- THINGS TO DO:
1. In the mint chip review, what sweetens the So Delicious frozen dessert?
2. Do these statements agree with the mint chip review? (a) The reviewer rates the same company's German Chocolate above the Mint Chip. (b) The coconut flavor overpowers the mint. (c) The product contains soy.
3. Go on with the review of So Delicious Mint Chip, starting after its final sentence.

- PAGE:
--------------------------------------------------
Having reviewed another So Delicious product (here) as well as another brand’s coconut milk mint chip (here), I decided to write a review for So Delicious’s Mint Chip. As with their other products in this lineup, this is a dairy-free, soy-free frozen desert which has a coconut base, sweetened by agave syrup.

Flavor

As you might expect from the name, this frozen dessert has a fresh, minty coconut base with a nice amount of chocolate chips dispersed throughout. The mint overpowers the subtle coconut flavor, probably because there is no whole coconut used, only coconut oil and cream. For those not accustomed to coconut-based frozen desserts, it tastes sort of like a dulled down, diet version of a normal milk-based desert. In some sense it is, because of the lower calorie and sodium content.

My biggest problem is that there isn’t really anything special or unique about the flavor. It loses hands down to the same company’s German Chocolate, whose succulent caramel and pecan pieces really make for a great taste experience. There is something strange about the Mint Chip’s texture, a lack of creaminess almost to the extent of being gummy. When I opened the sealed package the ice cream was in an odd shape with a little tornado shaped hole in the middle, almost as if it had partially melted and than refrozen. That could explain why the texture is so funky, or it could be due to the proportions of the gums that are used.
--------------------------------------------------
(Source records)
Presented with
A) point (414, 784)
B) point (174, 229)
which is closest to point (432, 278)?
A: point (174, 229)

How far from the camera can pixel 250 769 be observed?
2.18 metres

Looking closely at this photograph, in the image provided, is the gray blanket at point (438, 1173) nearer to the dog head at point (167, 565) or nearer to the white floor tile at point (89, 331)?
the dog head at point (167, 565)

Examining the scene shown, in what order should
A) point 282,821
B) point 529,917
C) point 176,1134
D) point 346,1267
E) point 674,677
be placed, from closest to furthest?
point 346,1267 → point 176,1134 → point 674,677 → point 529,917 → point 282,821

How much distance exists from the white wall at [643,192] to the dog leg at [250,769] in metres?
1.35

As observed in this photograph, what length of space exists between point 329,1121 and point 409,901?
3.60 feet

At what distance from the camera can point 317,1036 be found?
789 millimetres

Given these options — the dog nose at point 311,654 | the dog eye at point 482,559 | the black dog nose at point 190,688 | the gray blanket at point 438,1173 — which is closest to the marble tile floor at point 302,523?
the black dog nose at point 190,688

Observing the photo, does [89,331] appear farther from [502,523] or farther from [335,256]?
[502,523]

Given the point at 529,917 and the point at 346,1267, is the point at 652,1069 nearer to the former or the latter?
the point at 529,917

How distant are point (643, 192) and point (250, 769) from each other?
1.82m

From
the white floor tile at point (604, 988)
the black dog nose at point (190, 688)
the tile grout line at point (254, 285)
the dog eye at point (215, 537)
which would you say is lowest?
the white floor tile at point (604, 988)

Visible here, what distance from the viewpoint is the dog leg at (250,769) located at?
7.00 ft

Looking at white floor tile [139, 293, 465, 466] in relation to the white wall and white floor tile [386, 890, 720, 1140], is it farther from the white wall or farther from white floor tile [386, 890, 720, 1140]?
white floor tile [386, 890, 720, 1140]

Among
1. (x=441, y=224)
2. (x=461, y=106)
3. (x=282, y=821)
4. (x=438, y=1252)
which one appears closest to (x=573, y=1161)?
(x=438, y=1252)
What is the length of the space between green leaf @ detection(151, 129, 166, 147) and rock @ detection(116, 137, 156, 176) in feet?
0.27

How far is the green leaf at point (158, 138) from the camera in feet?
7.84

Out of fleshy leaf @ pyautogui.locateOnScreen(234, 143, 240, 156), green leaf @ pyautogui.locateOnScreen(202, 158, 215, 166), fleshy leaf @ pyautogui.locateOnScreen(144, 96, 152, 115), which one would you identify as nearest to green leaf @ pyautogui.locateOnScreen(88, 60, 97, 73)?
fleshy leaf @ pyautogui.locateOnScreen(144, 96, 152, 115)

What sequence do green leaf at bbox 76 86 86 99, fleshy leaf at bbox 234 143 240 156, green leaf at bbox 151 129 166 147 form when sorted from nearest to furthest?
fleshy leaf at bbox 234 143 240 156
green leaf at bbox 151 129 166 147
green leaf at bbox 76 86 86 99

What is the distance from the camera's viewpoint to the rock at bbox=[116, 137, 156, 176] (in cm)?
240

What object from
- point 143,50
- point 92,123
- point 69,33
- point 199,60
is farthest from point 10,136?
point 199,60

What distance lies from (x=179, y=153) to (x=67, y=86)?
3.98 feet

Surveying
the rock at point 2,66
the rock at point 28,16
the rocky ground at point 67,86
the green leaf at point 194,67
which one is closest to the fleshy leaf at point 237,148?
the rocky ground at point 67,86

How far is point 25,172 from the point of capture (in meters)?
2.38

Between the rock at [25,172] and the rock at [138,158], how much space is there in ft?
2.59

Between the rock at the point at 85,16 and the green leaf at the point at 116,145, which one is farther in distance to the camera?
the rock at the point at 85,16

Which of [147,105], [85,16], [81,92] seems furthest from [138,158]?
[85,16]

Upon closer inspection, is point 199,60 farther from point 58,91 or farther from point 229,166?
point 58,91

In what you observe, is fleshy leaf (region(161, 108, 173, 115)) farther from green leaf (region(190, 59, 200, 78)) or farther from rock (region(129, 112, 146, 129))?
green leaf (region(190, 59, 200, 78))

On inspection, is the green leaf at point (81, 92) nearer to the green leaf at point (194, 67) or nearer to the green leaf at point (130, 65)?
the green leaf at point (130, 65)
--------------------------------------------------
- EXPECTED OUTPUTS:
1. Agave syrup.

2.
(a) Yes: "It loses hands down to the same company’s German Chocolate."
(b) No: "The mint overpowers the subtle coconut flavor."
(c) No: "dairy-free, soy-free."

3.
Just as with Luna & Larry’s Mint Galactica product, a balance of contrasting flavors is lacking. While this rival product does have a smoother texture, Mint Chip has the advantage of having larger sized chunks of chocolate with richer flavor. Overall I rate these two products’ flavors on the same level.

Even though I didn’t love the flavor of either coconut-based mint-flavored desert, it’s not that I dislike all minty desserts. There are some milk-based ones I do enjoy such as Bryer’s Mint Chocolate Chip and Talenti’s Mediterranean Mint. Both of these have much more sugar and calories, so its not entirely fair to compare them to the coconut versions. Hopefully I’ll get an opportunity to review one of these products sometime in the near future.

Nutrition/Ingredients

As is with many companies, the products in a set all have similar nutritional information and ingredient makeup. This product is no different and has much in common with the same company’s German Chocolate frozen desert.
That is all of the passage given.